Dr. Salomon Melgen, the Palm Beach County ophthalmologist who received more than any other doctor in the country from Medicare in 2012, tried to use political pull in the Democratic Party to get the FBI off his case.
So did Dr. Asad Qamar, an Ocala interventional cardiologist who was paid the second-highest amount in the country, according to the New York Times.
In just one year, Melgen was paid $21 million, and Qamar $18 million, according to Medicare data released this week. They were not the only outliers in the state: 28 of the 100 doctors who received the most money from Medicare in the nation were from Florida, almost three times as many as the far more populous California.

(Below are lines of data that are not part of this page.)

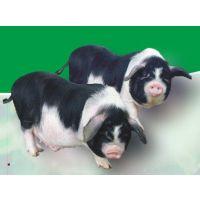 湖南宁乡优质仔猪肉肥而不腻欢迎采购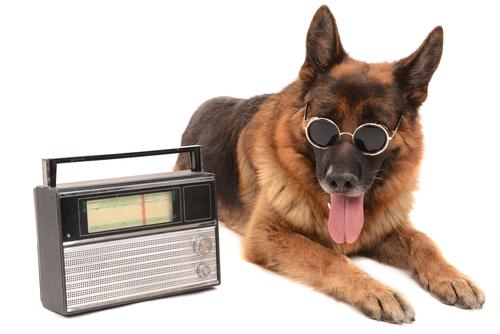 kutya rádióval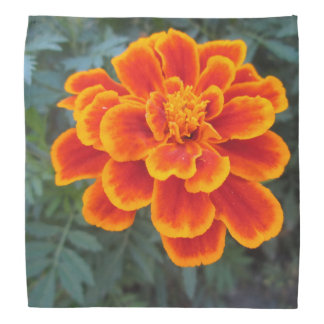 Pretty Orange Marigold Bandanna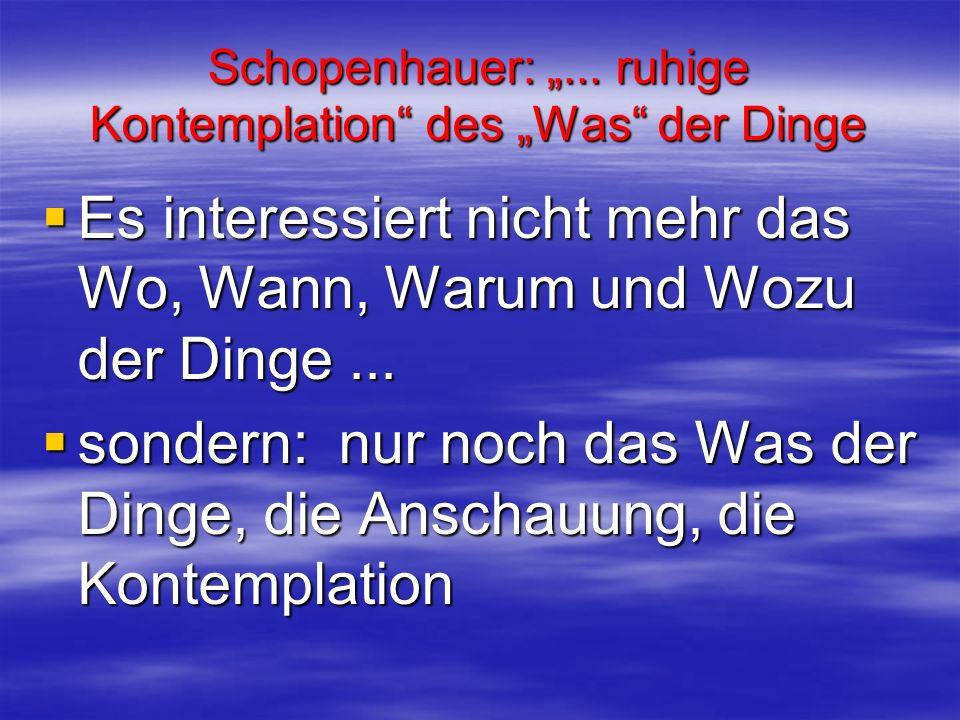 Schopenhauer:... ruhige Kontemplation des Was der Dinge Es interessiert nicht mehr das Wo, Wann, Warum und Wozu der Dinge... Es interessiert nicht meh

Both Melgen and Qamar have been under investigation for a while; it is not clear whether their campaign contributions to Democrats' campaigns or Super PACs -- $700,000 for Melgen, $250,000 for Qamar -- have helped them. Melgen's offices have been raided twice, he had to pay $9 million back to Medicare for overpayments during a two-year period, and for a time he lost his Medicare privileges, although they have been reinstated. Qamar's Medicare checks are routinely held up for prepayment audit.
Qamar told the Times that his bills are high because he has a staff of 150 and a caseload of 23,000 patients. He said his staff does complex procedures in an outpatient facility that would normally be done in a hospital, so there are facility fees added in.
Whatever the reason, Qamar's receipts from Medicare were four times those of the second-highest-paid cardiologist in the country, who is also from Florida: Dr. Ashish Pal of Davenport.
Dr. Melgen's attorney told the Times in a release that his client's billings are high because he has to pay a lot of money for Lucentis, a drug for a type of blindness that disproportionately affects the elderly, macular degeneration. Investigators accused him of using one vial for three or four different patients but billing as though the patients had used separate vials.